TASK STATEMENT
Lay out the lines from the start of the listing up to and including the line with "2397 centimetres" as a JSON list of strings, one string per line, with blank lines omitted.

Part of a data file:
*****
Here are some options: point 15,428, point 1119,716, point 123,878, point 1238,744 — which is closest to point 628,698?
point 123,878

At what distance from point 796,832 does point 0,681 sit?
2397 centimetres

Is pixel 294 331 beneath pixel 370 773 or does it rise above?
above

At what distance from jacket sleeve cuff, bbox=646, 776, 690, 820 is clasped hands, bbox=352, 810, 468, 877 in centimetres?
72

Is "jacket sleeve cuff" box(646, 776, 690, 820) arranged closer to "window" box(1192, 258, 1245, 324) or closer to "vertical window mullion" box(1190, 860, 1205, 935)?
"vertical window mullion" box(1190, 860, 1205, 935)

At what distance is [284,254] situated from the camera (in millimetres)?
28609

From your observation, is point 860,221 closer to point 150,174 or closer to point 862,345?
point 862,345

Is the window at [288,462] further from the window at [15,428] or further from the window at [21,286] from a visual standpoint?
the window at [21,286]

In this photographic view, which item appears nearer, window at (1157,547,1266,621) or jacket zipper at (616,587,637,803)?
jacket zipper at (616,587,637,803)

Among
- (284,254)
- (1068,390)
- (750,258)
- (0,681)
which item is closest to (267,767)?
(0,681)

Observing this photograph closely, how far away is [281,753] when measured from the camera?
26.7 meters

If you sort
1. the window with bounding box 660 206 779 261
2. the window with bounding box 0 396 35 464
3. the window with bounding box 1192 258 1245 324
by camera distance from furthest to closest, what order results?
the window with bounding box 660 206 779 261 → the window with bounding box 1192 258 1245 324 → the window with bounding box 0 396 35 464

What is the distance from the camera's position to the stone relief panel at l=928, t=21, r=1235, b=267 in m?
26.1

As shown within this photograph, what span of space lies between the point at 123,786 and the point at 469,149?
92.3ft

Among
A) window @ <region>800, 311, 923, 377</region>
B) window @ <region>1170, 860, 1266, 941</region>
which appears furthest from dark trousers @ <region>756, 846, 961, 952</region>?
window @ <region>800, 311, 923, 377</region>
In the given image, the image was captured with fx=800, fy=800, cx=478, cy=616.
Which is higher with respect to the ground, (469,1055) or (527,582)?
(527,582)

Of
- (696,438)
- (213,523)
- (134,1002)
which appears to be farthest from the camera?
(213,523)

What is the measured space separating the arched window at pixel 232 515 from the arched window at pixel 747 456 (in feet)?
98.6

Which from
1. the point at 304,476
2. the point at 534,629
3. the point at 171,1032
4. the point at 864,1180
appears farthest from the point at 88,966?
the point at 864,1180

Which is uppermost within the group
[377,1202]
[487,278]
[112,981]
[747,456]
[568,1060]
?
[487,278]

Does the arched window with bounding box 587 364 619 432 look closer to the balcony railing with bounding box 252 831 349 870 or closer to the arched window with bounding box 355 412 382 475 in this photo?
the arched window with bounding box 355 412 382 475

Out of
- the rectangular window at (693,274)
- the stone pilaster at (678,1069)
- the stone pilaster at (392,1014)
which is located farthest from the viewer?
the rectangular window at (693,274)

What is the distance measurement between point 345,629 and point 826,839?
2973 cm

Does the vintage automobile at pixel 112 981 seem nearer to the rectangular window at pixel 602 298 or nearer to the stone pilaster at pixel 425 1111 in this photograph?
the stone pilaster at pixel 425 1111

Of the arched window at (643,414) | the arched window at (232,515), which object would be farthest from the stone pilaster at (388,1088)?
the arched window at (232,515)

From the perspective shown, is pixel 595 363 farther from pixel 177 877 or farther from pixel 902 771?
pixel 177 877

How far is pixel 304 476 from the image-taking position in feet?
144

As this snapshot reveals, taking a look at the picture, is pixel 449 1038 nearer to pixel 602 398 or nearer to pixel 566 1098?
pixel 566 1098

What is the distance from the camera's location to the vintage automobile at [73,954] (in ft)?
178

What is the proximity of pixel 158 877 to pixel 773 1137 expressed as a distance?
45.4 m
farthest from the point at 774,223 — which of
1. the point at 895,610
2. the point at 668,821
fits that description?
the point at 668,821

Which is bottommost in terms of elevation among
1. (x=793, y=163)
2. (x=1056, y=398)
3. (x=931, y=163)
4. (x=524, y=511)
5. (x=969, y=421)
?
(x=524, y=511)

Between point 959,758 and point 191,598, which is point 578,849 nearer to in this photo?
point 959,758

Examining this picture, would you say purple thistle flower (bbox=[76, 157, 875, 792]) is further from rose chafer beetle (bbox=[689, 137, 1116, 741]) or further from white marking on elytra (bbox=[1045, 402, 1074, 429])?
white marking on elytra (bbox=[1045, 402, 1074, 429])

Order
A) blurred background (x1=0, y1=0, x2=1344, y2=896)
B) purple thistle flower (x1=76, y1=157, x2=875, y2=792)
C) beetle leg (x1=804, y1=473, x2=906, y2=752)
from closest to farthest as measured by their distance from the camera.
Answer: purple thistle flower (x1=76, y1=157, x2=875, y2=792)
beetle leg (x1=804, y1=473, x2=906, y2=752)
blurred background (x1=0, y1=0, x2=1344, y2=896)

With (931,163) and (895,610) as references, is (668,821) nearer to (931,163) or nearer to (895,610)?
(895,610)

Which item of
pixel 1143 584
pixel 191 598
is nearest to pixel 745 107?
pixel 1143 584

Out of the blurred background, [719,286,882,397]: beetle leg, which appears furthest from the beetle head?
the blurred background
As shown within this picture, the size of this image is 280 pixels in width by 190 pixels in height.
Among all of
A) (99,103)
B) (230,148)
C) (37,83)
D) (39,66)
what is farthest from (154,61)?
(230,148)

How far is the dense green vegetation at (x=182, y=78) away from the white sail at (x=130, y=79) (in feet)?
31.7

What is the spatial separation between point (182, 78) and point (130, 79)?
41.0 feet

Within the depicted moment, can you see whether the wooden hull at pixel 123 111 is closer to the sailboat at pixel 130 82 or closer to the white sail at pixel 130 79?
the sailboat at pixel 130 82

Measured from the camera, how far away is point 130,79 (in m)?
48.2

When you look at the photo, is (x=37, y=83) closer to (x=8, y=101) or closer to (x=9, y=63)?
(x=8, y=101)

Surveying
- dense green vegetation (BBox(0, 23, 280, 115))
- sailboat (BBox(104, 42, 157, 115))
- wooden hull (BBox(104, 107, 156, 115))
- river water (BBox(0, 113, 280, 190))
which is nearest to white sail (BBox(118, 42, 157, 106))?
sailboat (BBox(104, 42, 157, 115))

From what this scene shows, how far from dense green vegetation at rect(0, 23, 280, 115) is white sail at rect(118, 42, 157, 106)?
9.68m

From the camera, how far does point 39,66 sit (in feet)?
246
*****
OUTPUT FOR THIS EXERCISE
[
  "Here are some options: point 15,428, point 1119,716, point 123,878, point 1238,744 — which is closest to point 628,698?",
  "point 123,878",
  "At what distance from point 796,832 does point 0,681 sit?",
  "2397 centimetres"
]